Directions for this task - Leave out pictures; repeat exactly the lines from the "2018 Acura Mdx" line through the last of the data below.

[Collected data]
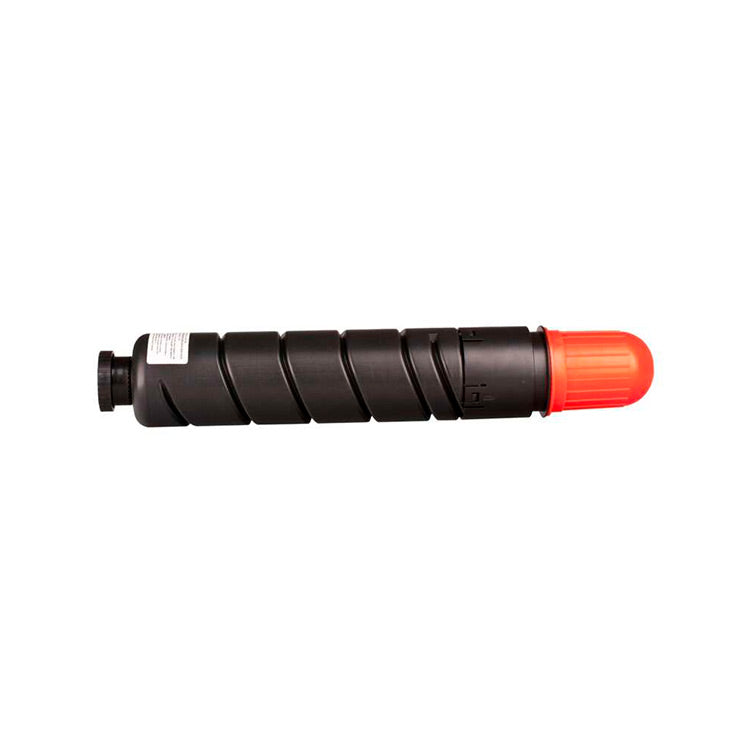 Toner compatible con Canon CEXV39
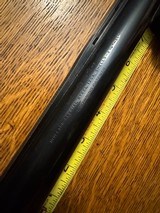 Browning a5 12 Ga Invector Special 28” Vent Rib 2 3/4” Shells Japan - 5 of 17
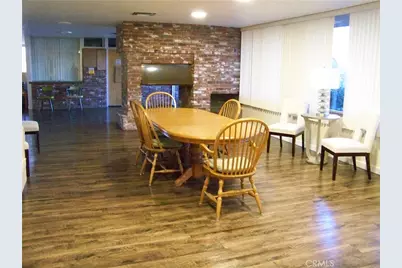 731 San Juan, Hemet, CA 92543 - Photo 41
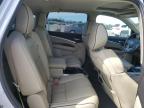 2018 Acura Mdx Advance en Venta en Fredericksburg, VA - Rear End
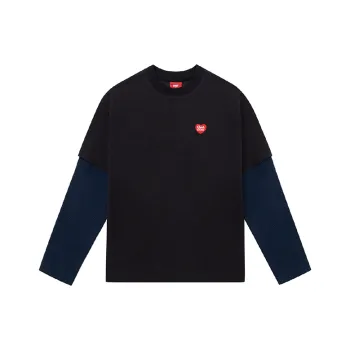 Checkitout Sweatshirts Unisex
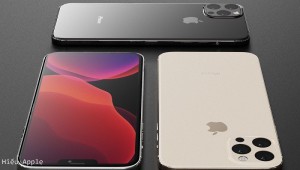 Cải tiến trước ngày ra mắt của iPhone 12: Camera, Face ID, Pin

Output for this exercise -
 2018 Acura Mdx Advance en Venta en Fredericksburg, VA - Rear End
 Checkitout Sweatshirts Unisex
 Cải tiến trước ngày ra mắt của iPhone 12: Camera, Face ID, Pin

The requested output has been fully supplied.